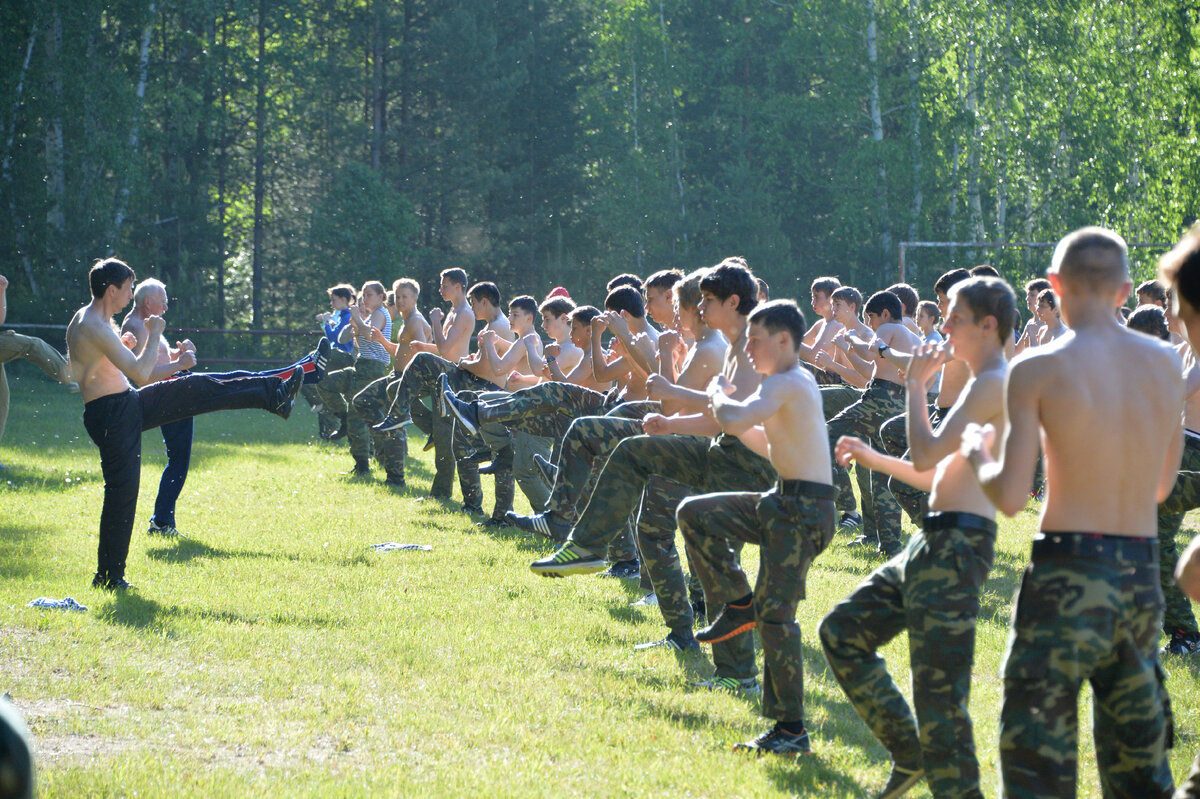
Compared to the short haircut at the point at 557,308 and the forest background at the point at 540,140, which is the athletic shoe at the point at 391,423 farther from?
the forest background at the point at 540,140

---+---

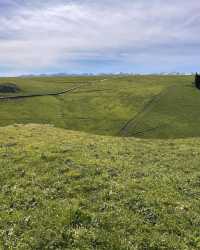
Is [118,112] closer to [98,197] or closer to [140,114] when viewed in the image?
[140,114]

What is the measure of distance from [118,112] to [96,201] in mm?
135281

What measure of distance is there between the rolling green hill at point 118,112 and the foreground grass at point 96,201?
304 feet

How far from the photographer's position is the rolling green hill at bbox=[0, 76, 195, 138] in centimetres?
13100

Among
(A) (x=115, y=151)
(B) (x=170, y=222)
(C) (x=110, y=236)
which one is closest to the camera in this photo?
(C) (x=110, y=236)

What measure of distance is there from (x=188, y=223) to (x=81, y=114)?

---+---

YOUR GOAL = Please transcribe the entries above, word for word, starting at the line that contains "Is [118,112] closer" and ending at the line that contains "What measure of distance is there from", both lines included.

EXERCISE SOLUTION =
Is [118,112] closer to [98,197] or closer to [140,114] when viewed in the image?
[140,114]

What is the measure of distance from [118,112] to [96,201] in mm?
135281

What measure of distance is there between the rolling green hill at point 118,112 and the foreground grass at point 96,201?
304 feet

How far from the photographer's position is the rolling green hill at bbox=[0, 76, 195, 138] in centimetres?
13100

Among
(A) (x=115, y=151)
(B) (x=170, y=222)
(C) (x=110, y=236)
which one is closest to the camera in this photo?
(C) (x=110, y=236)

What measure of distance is there from (x=188, y=223) to (x=81, y=114)?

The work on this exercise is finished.